A five star review of Crank, by Ellen Hopkins

by Ellen Hopkins

Rating: 🙂 🙂 🙂 🙂 🙂

I picked up this book at the Book Barn, a huge used-book outdoor store, and didn’t really bother to look inside before buying it.  I walked out with a stack of about 7 books, and this one was somewhere in the middle– the back looked pretty good, but it definitely wasn’t on the top of my TBR list.

Then, I started reading it.  At first, I was shocked because it was written in verse, something which I had never experienced in a book before, and it was weird.  Admittedly, I was really reluctant to try a book written like this.  But once I did, I absolutely LOVED it.  The book was so good right from the beginning, and once you figured out how to read the poetry like a story, it just kept getting better.  It was a new experience for me, and one I’m 100% glad I had.  Next time I go to the bookstore, you can guarantee that I’ll be looking for Glass, the second book in the series.  What I love is that even though it’s a series, it can be read as a solitary book and still make perfect sense, with a final conclusion that doesn’t leave you annoyed at the reader for making you buy another to find out what happens.

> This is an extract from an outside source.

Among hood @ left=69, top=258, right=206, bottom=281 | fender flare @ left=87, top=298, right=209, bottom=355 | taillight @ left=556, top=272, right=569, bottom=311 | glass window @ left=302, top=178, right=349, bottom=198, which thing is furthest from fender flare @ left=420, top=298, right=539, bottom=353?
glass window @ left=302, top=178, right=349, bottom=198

The essential plot of Crank is that there is a high school girl named Kristina, and she is, for lack of a better word, perfect.  She gets good grades, has a great friend, and is otherwise very happy with her life.  And then she visits her father– and his life is not so pretty.  While there, she is introduced to the “monster” (crystal meth/crank) and she becomes hooked.  While high on Crank, Kristina becomes Bree, and she is capable of anything.  This story is based on Ellen Hopkins’ own daughter, and because of that it rings remarkably true, through both the ups and the downs.

Hopkins doesn’t bother to sugar coat anything.  When life sucks, she makes she that she makes that very clear.  But, what I think makes this stand out from other books about drug addicts, is that when life is great for Kristina/Bree, she makes sure that those emotions come across equally strongly.  This book is a poignant example of both the horrors, and the wonders, of being addicted to hard drugs.  If you are anything like me, you will find yourself begging Kristina to do the right thing, and sobbing at her struggles.  This book was an emotional rollercoaster.  This was actually me while reading.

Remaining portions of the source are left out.